Kutipan —
Jumat, 20 Agustus 2010

Rencana Penataan Kawasan Kumuh Perkotaan (Kasus, Gampong Blang Asan Kecamatan Kota Sigli, Kabupaten Pidie, Provinsi Aceh)


Permasalahan dan upaya penanganan

Permukiman kumuh merupakan permasalahan krusial bagi fungsi kota karena menjadi hambatan bagi efektifitas perekonomian dan aktifitas inhabitatnya. Kesadaran akan pentingnya permasalahan ini tertuang dalam komitmen penanganan permukiman kumuh di Indonesia oleh Departemen Pekerjaan Umum cq. Direktorat Jenderal Cipta Karya yang dilaksanakan dengan konsep pemberdayaan masyarakat melalui fasilitasi pendampingan yang langsung menyentuh permasalahan strategisnya. Upaya tersebut melalui program peningkatan kualitas lingkungan permukiman seperti program KIP, P2LPK, P3KT dan Program PKL.
Permukiman kumuh timbul karena penyebab dan kondisi yang berbeda-beda. Perbedaan karakteristik permukiman kumuh seharusnya menjadi pertimbangan utama dan “jalan masuk” (entry point) dalam merumuskan rencana penanganannya, sebagai contoh; berdasarkan status tanahnya, beberapa permukiman kumuh berdiri di atas tanah negara atau tanah milik. Dikaitkan dengan kemungkinan penanganan kepemilikan tanahnya dan konsekuensi legal maupun biaya, maka penanganan permukiman kumuh di atas tanah negara akan sangat berbeda dengan permukiman kumuh di atas tanah milik. Berdasarkan perbedaan karakteristik dan permasalahannya, maka dibutuhkan pendekatan dan penanganan yang berbeda. Ketidaktepatan dalam pemilihan pola penanganan yang mengacu pada tipologi permasalahan kumuh akan mengakibatkan kegagalan dalam penanganannya.

Cuplikan Data —
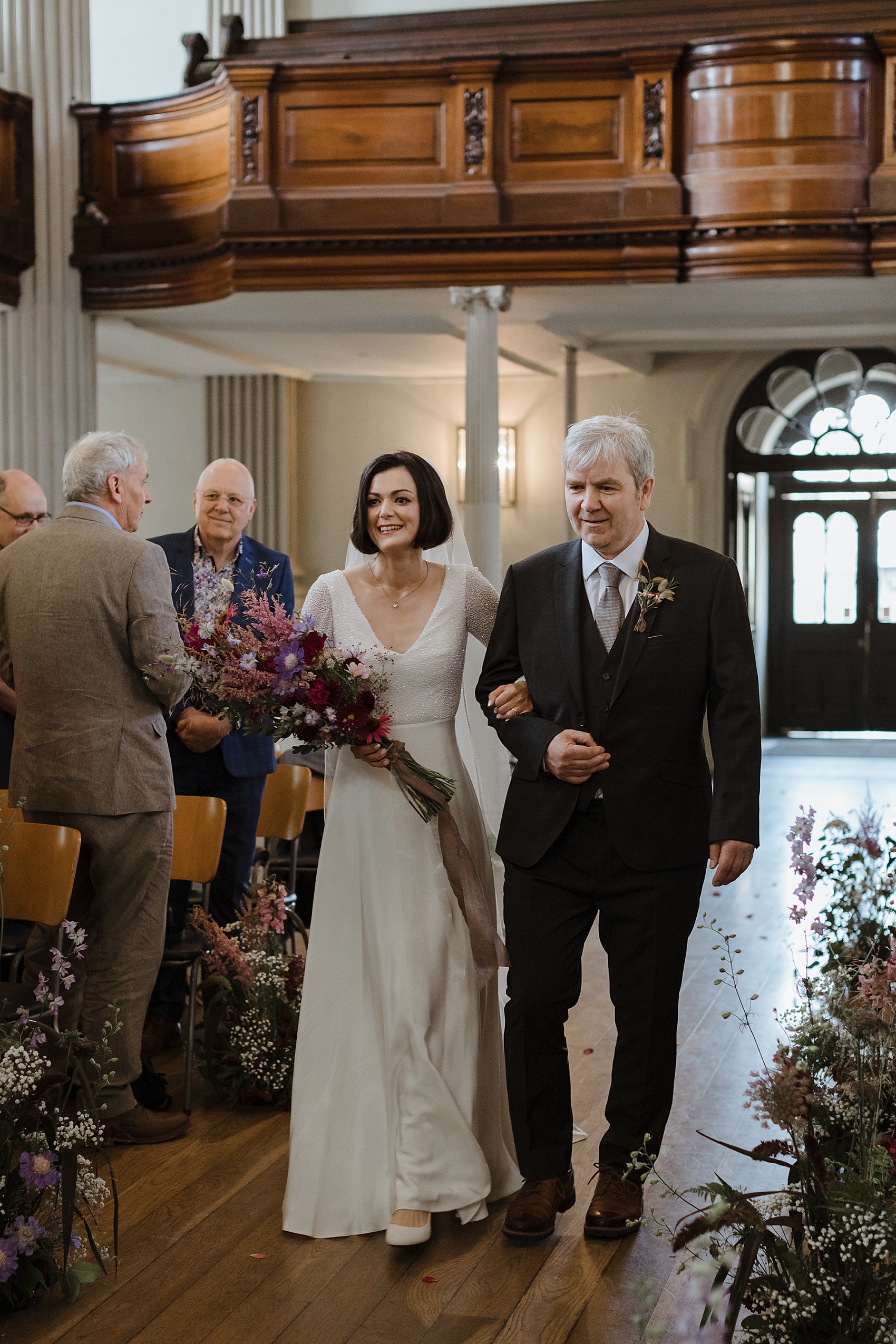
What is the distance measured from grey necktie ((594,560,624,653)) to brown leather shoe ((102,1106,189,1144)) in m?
1.88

Tugas yang Dikerjakan —
1: Jawablah pertanyaan berikut berdasarkan teks tentang permukiman kumuh.
(a) Direktorat jenderal mana yang disebut melaksanakan komitmen penanganan permukiman kumuh di Indonesia?
(b) Program peningkatan kualitas lingkungan permukiman apa saja yang disebutkan?
(c) Apa akibat dari ketidaktepatan dalam pemilihan pola penanganan yang mengacu pada tipologi permasalahan kumuh?
2: Terjemahkan kalimat dari teks tentang permukiman kumuh ini ke dalam bahasa Inggris: "Permukiman kumuh timbul karena penyebab dan kondisi yang berbeda-beda."
3: Lanjutkan teks tentang permukiman kumuh mulai dari kalimat terakhir yang tercantum.

Daftar Jawaban —
1:
(a) Direktorat Jenderal Cipta Karya.
(b) KIP, P2LPK, P3KT, dan Program PKL.
(c) Kegagalan dalam penanganannya.

2: Slum settlements arise from differing causes and conditions.

3:
Lahan berkembang cepat menjadi hunian sementara yang kumuh dan seringkali bukan pada peruntukan perumahan dalam RTRW/RDTR.

Mempertimbangkan kondisi di atas, maka terlihat peran kajian dan identifikasi terhadap suatu lahan permukiman kumuh dalam menentukan tipologi permasalahan dan kekumuhannya memiliki peran yang sangat penting sebagai dasar atau pijakan untuk memberikan arahan dalam menentukan pola penanganan kawasan kumuh. Oleh sebab itu dibutuhkan kegiatan kajian pendayagunaan tanah di permukiman kumuh yang diharapkan dapat merupakan kegiatan awal dari proses kegiatan penanganan permukiman kumuh yang utuh.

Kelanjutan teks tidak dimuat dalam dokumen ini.